ASSIGNMENT: From the entries below, copy exactly the lines from the one that contains "Whether you were" through the one that contains "Because of you, we", both included, and only those.

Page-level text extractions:
★ ★ ★
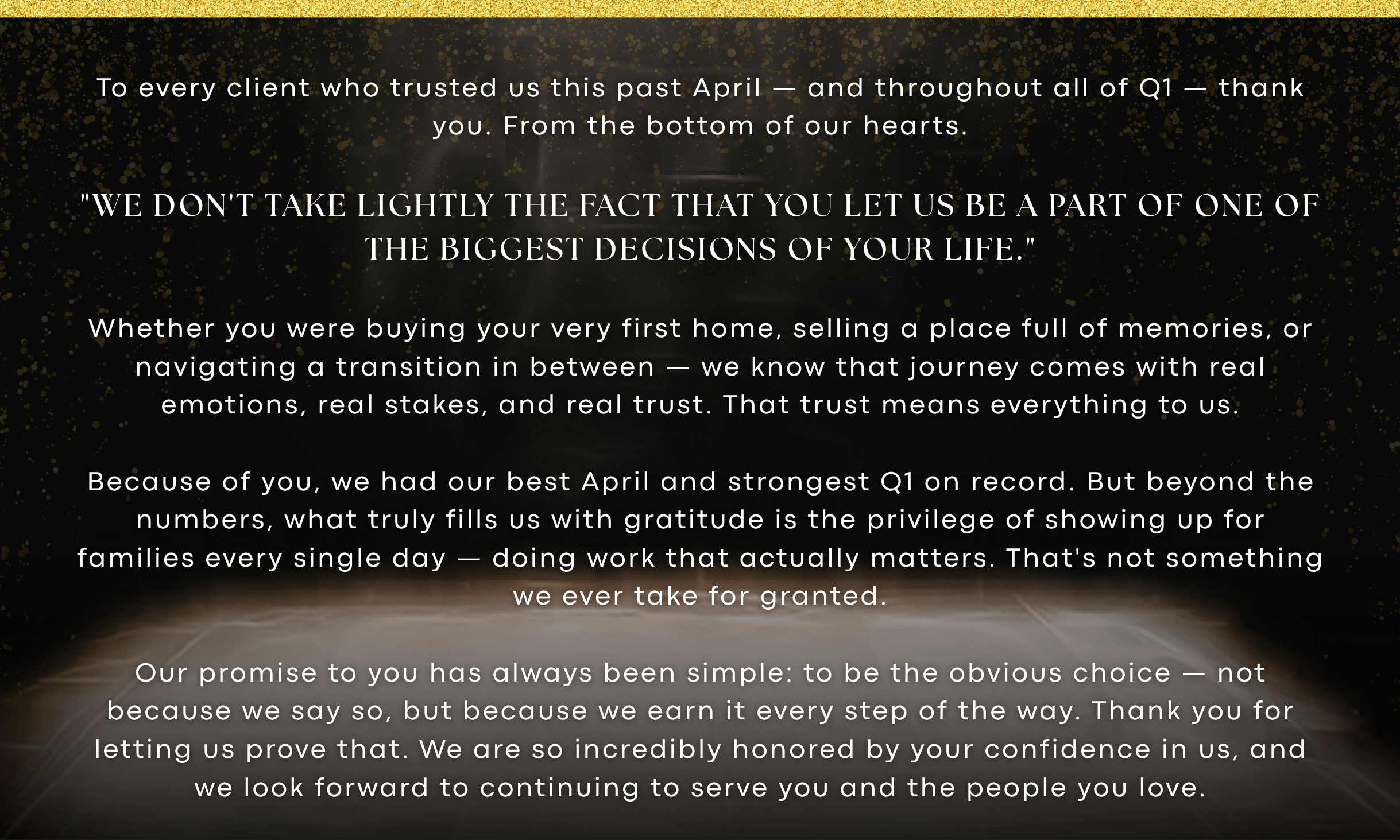 To every client who trusted us this past April — and throughout all of Q1 — thank you. From the bottom of our hearts.

"WE DON'T TAKE LIGHTLY THE FACT THAT YOU LET US BE A PART OF ONE OF THE BIGGEST DECISIONS OF YOUR LIFE."

Whether you were buying your very first home, selling a place full of memories, or navigating a transition in between — we know that journey comes with real emotions, real stakes, and real trust. That trust means everything to us.

Because of you, we had our best April and strongest Q1 on record. But beyond the numbers, what truly fills us with gratitude is the privilege of showing up for families every single day — doing work that actually matters. That's not something we ever take for granted.

Our promise to you has always been simple: to be the obvious choice — not because we say so, but because we earn it every step of the way. Thank you for letting us prove that. We are so incredibly honored by your confidence in us, and we look forward to continuing to serve you and the people you love.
★ ★ ★
COMPLETED TASK:
Whether you were buying your very first home, selling a place full of memories, or navigating a transition in between — we know that journey comes with real emotions, real stakes, and real trust. That trust means everything to us.

Because of you, we had our best April and strongest Q1 on record. But beyond the numbers, what truly fills us with gratitude is the privilege of showing up for families every single day — doing work that actually matters. That's not something we ever take for granted.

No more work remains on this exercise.